Direction 1 – Rewrite the paragraph of the NFL draft passage that begins "This spectacle of young talent" as a brief bulleted list that keeps its main facts.
Direction 2 – According to the NFL draft passage, how high was Pearsall's vertical jump, and how did it rank among wide receivers at the combine?
Direction 3 – Reproduce the NFL draft passage word for word between "Herein lies a" and "transcendent physical prowess.", inclusive.

Source extract –

# # # # #

Until, that is, Pearsall put on a numbered bib, laced up his running shoes, and proceeded to earn himself millions. Clocking in at a 4.41-second 40-yard dash and boasting a 42-inch vertical jump, the third-best among wide receivers at the combine, Pearsall’s athleticism was undeniable. His combine performance didn’t just elevate his draft stock. It transformed him into a coveted commodity, a “steal” for any team looking to bolster its receiving corps.
This spectacle of young talent being measured, analyzed, and commodified is at the heart of the NFL draft’s allure. It is a moment in which athleticism and potential are quantified, in which a player’s worth is distilled into numbers, rankings, and what one long-ago scout called “dollar signs on the muscle.” The draft, with its endless stream of content, scouting reports, and player ratings, overshadows many real sporting contests between March and April. Fans, taking on the role of armchair general managers, delve into the minutiae of each prospect, debating who will be the most cost-effective savior of their beloved team.
Herein lies a more complex reality. The draft serves as a mirror reflecting the best and worst of capitalism in professional sports, the packaged securitization of athletics, a numbers-obsessed meritocracy in which young men are scrutinized in ways that border on the dehumanizing. Descriptions on the NFL draft website can venture into uncomfortably personal territory. Such a description, for instance, might detail a player’s “broad chest, thick hips, and meaty hands,” “exceptional high calves and long thighs,” or his “low rear end and gorgeous acceleration off the block,” applying marketing language and market values to what once might have been described in terms of transcendent physical prowess.

# # # # #

Data section –
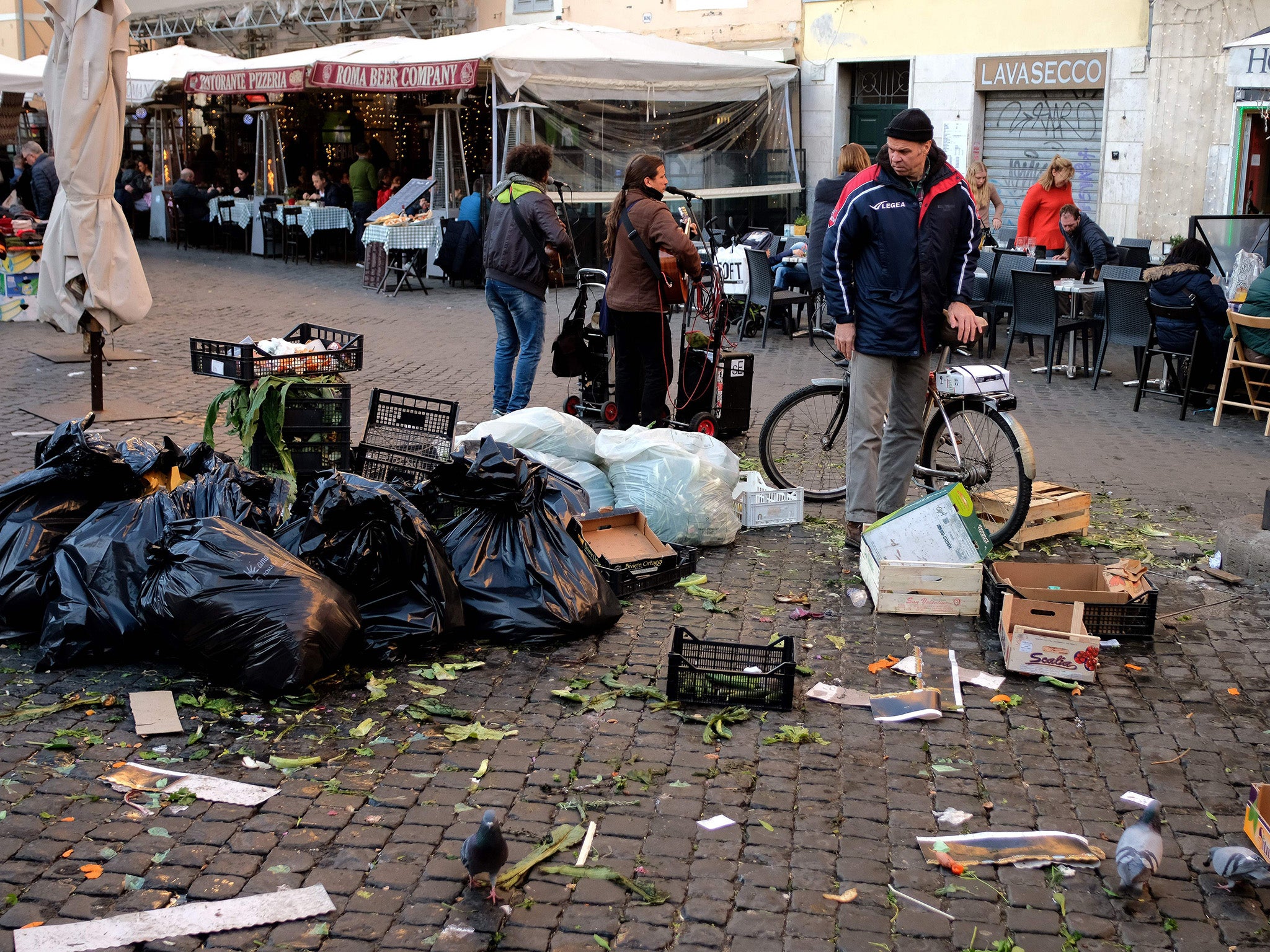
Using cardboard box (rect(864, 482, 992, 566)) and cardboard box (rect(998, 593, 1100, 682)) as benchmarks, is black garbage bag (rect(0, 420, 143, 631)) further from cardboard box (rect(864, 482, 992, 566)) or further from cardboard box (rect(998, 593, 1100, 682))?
cardboard box (rect(998, 593, 1100, 682))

# # # # #

Expected output 1 –
- Measuring, analyzing, and commodifying young talent is central to the NFL draft's appeal.
- The draft quantifies athleticism and potential. It reduces a player's worth to numbers, rankings, and "dollar signs on the muscle."
- Between March and April, the draft's steady flow of content, scouting reports, and player ratings overshadows many actual games.
- Fans act as armchair general managers. They study each prospect in detail and argue over who would be the most cost-effective savior of their team.

Expected output 2 – It was 42 inches, the third-best among wide receivers at the combine.

Expected output 3 –
Herein lies a more complex reality. The draft serves as a mirror reflecting the best and worst of capitalism in professional sports, the packaged securitization of athletics, a numbers-obsessed meritocracy in which young men are scrutinized in ways that border on the dehumanizing. Descriptions on the NFL draft website can venture into uncomfortably personal territory. Such a description, for instance, might detail a player’s “broad chest, thick hips, and meaty hands,” “exceptional high calves and long thighs,” or his “low rear end and gorgeous acceleration off the block,” applying marketing language and market values to what once might have been described in terms of transcendent physical prowess.